My problem is a multiple version of a beta regression (that didn’t work when the information content of the data is low, being a 2 levels hierarchical model, Regression of proportions)
I might be able eventually to answer my own question, hopefully.
But I leave here some working notes for discussion.
I created a generative process to simulate my probabilities from a dirichlet regression. To solve the indeterminability of angular coefficients I constrained them to be a simplex multiplied by a positive real number
# DIRICHLET
n_samples = 500
## from http://tr.im/hH5A
logsumexp <- function (x) {
y = max(x)
y + log(sum(exp(x - y)))
}
softmax <- function (x) {
exp(x - logsumexp(x))
}
set.seed(123)
phi <- 40;
x <- runif(n_samples);
props <- matrix(rep(NA, n_samples*2), ncol=2);
X = model.matrix(~cov , data = data.frame(cov=x))
coef_ang = c(0.95, 0.05)
kappa = 5
beta = matrix(c(1, 5, coef_ang*kappa), ncol=2, byrow=T)
y_hat = X %*% beta
for (n in 1:n_samples) y_hat[n,] = softmax( y_hat[n,])
for (n in 1:n_samples) props[n,] = rdirichlet(1,y_hat[n,] * phi)
plot(X[,2],props[,1], ylim=c(0,1))
points(X[,2],props[,2], col='red')
Did you thought about a Wishart distribution as multivariate extension of a gamma distribution?
Or if you don’t want to model correlations between the Ys go with gamma distributions and predefine
the variances the each gamma, similar the alphas prior in the Dirichlet distribution.
Hint: The Dirichlet distribution can be defined as ratio of gamma distributions.
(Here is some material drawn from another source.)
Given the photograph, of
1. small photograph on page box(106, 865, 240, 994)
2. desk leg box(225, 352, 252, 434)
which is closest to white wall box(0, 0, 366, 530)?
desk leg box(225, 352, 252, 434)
Since you don’t need
the normalization of the Dirichlet and later scale it, the normalization becomes obsolete, I feel not so
ok with it.
yes I agree that multiplication by factors before a softmax sounds a bit strange, in fact I am trying to eliminate them when I can. I will give update on the model soon.
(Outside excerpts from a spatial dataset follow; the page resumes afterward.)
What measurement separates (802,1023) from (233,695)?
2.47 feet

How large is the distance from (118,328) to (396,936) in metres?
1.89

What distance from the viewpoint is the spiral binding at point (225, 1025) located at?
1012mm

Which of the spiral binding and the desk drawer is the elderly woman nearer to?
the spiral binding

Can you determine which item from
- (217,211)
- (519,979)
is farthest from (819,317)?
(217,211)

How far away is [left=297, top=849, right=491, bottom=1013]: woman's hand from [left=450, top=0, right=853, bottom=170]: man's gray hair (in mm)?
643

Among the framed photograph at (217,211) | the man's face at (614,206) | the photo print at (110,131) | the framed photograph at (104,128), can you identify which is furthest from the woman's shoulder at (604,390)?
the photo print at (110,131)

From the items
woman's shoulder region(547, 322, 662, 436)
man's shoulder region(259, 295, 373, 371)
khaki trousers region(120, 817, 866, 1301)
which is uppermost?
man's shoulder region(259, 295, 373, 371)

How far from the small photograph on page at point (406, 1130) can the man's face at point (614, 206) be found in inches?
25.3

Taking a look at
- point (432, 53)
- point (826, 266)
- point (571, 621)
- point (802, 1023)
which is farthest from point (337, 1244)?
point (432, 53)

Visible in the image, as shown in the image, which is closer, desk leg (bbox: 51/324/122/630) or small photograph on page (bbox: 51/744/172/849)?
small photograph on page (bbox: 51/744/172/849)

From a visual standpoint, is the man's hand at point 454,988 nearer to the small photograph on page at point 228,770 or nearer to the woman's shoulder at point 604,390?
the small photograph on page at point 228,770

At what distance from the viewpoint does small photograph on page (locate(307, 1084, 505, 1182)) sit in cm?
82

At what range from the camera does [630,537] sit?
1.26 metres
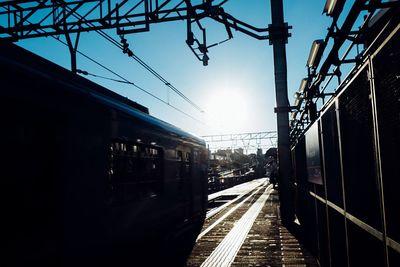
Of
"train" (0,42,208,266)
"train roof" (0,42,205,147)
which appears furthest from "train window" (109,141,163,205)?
"train roof" (0,42,205,147)

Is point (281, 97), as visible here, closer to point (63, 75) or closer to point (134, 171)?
point (134, 171)

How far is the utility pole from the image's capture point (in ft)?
37.5

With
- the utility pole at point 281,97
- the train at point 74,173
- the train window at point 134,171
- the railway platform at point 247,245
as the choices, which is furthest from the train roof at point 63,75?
the utility pole at point 281,97

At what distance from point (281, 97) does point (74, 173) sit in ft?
27.1

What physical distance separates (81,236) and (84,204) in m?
0.40

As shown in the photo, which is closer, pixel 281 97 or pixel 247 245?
pixel 247 245

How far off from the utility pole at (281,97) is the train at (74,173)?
4474 millimetres

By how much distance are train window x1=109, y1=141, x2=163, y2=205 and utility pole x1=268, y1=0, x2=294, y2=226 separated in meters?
4.89

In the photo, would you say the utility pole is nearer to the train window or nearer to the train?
the train

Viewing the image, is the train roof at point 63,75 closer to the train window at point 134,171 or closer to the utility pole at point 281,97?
the train window at point 134,171

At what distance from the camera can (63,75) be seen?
545cm

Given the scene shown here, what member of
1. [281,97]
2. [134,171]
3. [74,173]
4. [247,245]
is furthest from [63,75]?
[281,97]

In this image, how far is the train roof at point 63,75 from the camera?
4402 mm

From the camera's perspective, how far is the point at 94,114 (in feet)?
17.9
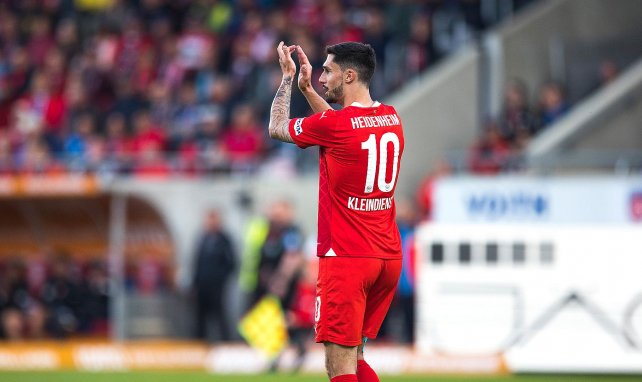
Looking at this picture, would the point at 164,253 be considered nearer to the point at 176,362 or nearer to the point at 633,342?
the point at 176,362

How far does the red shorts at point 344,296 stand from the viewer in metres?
7.18

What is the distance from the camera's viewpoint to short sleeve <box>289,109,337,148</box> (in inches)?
285

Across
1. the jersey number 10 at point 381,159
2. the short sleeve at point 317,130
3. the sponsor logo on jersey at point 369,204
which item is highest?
the short sleeve at point 317,130

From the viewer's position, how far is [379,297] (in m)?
7.51

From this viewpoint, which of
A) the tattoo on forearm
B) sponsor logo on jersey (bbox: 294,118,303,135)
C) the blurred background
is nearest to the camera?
sponsor logo on jersey (bbox: 294,118,303,135)

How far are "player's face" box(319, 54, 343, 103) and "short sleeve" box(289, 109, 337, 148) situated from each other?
128 millimetres

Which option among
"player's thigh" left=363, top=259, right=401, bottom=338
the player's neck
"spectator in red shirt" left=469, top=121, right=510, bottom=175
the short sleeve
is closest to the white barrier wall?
"spectator in red shirt" left=469, top=121, right=510, bottom=175

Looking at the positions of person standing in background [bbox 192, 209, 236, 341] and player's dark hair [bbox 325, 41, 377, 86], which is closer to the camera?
→ player's dark hair [bbox 325, 41, 377, 86]

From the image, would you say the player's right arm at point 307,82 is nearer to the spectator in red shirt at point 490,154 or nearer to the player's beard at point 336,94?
the player's beard at point 336,94

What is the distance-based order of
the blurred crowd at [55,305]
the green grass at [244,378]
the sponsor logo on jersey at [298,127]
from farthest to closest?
the blurred crowd at [55,305]
the green grass at [244,378]
the sponsor logo on jersey at [298,127]

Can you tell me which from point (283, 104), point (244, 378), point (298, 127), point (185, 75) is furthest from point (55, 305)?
point (298, 127)

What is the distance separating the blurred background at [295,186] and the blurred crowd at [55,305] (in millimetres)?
31

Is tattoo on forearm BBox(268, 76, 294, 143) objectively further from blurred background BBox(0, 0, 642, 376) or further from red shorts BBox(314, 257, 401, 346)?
blurred background BBox(0, 0, 642, 376)

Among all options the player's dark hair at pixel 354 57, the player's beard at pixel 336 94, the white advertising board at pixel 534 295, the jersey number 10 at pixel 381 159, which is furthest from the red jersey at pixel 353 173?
the white advertising board at pixel 534 295
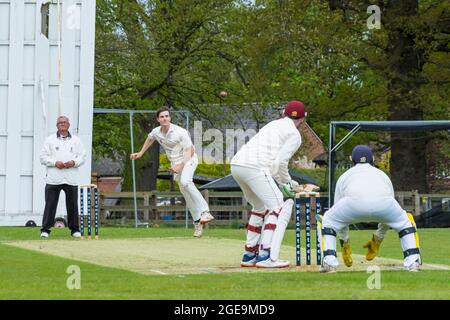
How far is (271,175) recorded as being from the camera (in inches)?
567

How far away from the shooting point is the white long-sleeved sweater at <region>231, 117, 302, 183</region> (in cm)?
1411

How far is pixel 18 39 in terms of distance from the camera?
97.7 ft

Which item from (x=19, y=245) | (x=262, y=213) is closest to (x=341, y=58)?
(x=19, y=245)

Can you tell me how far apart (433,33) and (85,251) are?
2373 centimetres

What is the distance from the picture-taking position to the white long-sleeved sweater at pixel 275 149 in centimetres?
1411

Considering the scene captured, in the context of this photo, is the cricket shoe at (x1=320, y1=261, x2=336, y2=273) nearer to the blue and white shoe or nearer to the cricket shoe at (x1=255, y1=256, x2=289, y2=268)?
the cricket shoe at (x1=255, y1=256, x2=289, y2=268)

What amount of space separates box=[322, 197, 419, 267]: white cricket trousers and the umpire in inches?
362

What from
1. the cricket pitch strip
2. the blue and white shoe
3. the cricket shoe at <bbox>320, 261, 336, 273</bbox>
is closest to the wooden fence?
the cricket pitch strip

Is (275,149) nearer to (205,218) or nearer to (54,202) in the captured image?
(205,218)

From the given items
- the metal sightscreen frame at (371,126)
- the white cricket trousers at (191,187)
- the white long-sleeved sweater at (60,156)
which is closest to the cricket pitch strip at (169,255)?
the white cricket trousers at (191,187)

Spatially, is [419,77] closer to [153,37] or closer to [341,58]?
[341,58]

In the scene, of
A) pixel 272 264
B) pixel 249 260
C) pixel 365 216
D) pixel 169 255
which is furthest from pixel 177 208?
pixel 365 216

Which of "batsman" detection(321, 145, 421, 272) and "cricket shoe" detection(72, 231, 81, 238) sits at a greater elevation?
"batsman" detection(321, 145, 421, 272)

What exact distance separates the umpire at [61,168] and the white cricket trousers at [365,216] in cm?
920
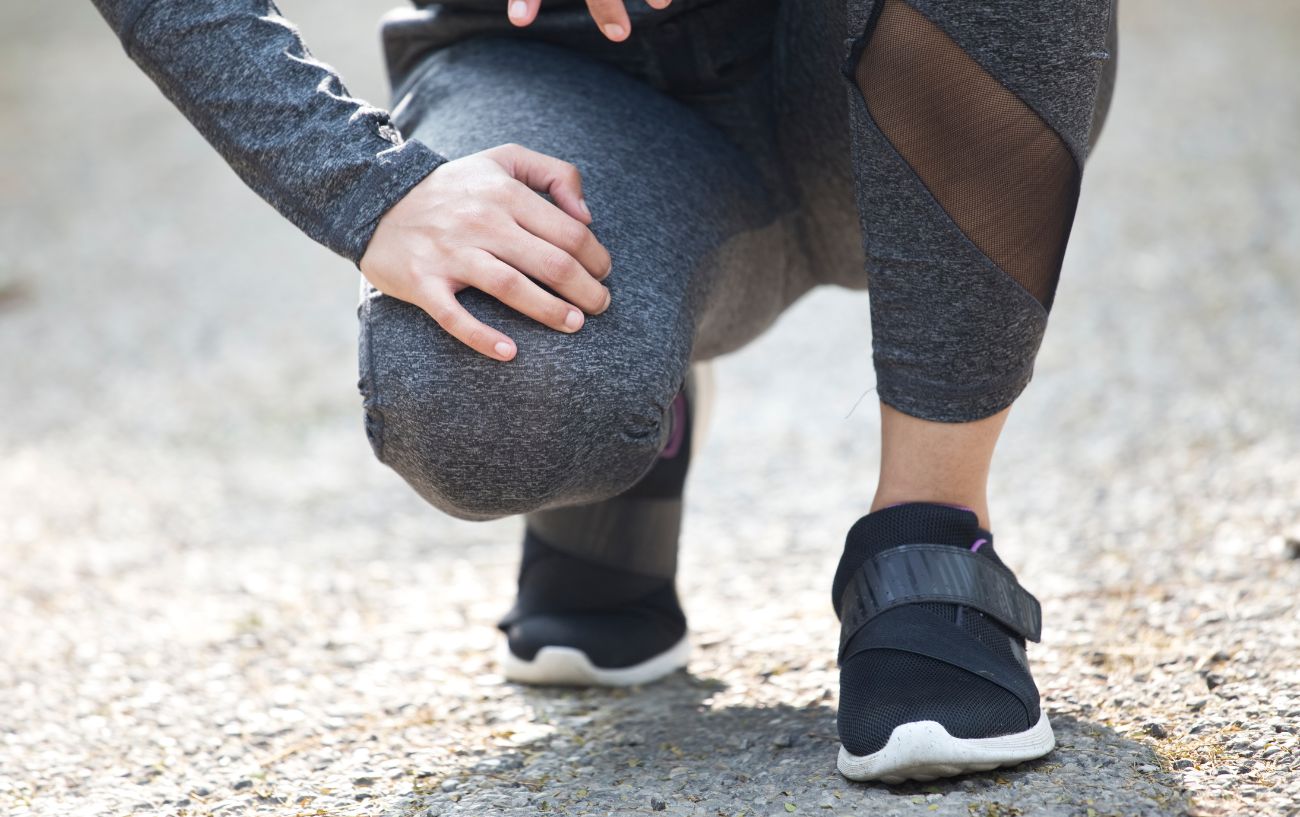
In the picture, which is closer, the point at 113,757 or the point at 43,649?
the point at 113,757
About the Gamma alternative, I have to research a bit, as it is not clear to me the conversion between Dirichlet framework and Gamma.
In your case you might omit the normalization, thus independent gammas
with gamma(mu*sigma, sigma) could be used to fit your data. If you struggle
with the gamma, read the mean and variance part in Wikipedia. The mean and
variance just needs this transformation and confusingly the gamma has two
forms.
How come something quite common such as softmax/dirichlet regression has never been encountered/established in stan-like languages?
softmax is implemented in Stan and used by some models in Stan. I have no time to do a
research, but I used it myself. Dirichlet regression I have never seen.
BTW, there are interpretations of exponential, gamma, weibull, lognormal distributions and connections
eg. the exponential and the poisson. Normally we define a problem and then we think about, but you came
with the tool first and then ask how you can use it, like how I can nail that screw with my hammer.
Sorry, if I sound judging. Just my 2 cents.
Thanks for sharing. I really appreciate papers that lay out the model they’re using cleanly and then include code.
I don’t think rstanarm supports Dirichlet regression yet, though I know they did a bunch of work trying to get beta regression to work, which must have similar issues (but probably not the same identifiability issue, as there are only two categories).